Records excerpted from a collection
----------------------------------------

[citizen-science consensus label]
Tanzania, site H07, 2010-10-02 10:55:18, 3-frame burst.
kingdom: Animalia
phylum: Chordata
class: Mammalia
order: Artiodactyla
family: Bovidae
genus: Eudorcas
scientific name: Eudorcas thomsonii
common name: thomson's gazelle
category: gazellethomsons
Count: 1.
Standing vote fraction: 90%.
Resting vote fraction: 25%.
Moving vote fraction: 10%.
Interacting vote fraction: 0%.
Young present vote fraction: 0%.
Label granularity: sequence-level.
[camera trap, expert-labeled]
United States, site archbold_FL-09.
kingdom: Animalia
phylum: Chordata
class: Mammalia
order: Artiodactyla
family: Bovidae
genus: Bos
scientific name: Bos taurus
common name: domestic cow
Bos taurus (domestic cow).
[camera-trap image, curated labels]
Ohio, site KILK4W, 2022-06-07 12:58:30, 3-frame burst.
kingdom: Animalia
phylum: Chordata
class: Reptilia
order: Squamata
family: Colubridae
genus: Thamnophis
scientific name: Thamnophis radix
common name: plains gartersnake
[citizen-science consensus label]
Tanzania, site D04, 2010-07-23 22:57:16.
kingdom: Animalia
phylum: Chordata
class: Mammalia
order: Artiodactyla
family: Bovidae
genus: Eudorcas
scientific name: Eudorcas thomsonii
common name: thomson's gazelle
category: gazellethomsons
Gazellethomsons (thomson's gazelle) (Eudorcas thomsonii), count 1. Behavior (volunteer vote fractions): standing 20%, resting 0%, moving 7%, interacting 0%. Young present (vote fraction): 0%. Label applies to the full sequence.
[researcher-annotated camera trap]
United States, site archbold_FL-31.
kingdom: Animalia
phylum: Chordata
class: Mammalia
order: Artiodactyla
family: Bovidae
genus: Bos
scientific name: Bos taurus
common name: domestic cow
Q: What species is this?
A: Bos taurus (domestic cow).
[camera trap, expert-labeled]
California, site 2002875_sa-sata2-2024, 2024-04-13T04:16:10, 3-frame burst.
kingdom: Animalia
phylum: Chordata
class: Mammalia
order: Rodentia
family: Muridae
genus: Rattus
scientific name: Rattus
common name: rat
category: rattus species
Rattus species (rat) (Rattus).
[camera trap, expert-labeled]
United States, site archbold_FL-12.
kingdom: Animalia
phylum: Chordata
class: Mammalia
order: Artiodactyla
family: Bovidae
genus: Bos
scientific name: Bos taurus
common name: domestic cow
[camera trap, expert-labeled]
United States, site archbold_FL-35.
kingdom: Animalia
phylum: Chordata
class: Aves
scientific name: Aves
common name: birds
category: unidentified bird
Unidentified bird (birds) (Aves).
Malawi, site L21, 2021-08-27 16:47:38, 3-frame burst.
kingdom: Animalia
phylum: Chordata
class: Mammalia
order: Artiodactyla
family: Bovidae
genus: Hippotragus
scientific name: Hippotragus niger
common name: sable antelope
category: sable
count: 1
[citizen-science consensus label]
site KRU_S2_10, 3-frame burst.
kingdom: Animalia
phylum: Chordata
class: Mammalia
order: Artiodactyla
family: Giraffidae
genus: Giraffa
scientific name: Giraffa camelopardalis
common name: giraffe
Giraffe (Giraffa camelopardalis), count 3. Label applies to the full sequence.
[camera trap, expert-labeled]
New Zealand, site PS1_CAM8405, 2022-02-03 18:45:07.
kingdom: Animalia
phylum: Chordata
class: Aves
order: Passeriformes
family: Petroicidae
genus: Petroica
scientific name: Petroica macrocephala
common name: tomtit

----------------------------------------

> Assignment: Lines above with "frame" in them are the ones to copy.

> Result for this exercise:
Tanzania, site H07, 2010-10-02 10:55:18, 3-frame burst.
Ohio, site KILK4W, 2022-06-07 12:58:30, 3-frame burst.
California, site 2002875_sa-sata2-2024, 2024-04-13T04:16:10, 3-frame burst.
Malawi, site L21, 2021-08-27 16:47:38, 3-frame burst.
site KRU_S2_10, 3-frame burst.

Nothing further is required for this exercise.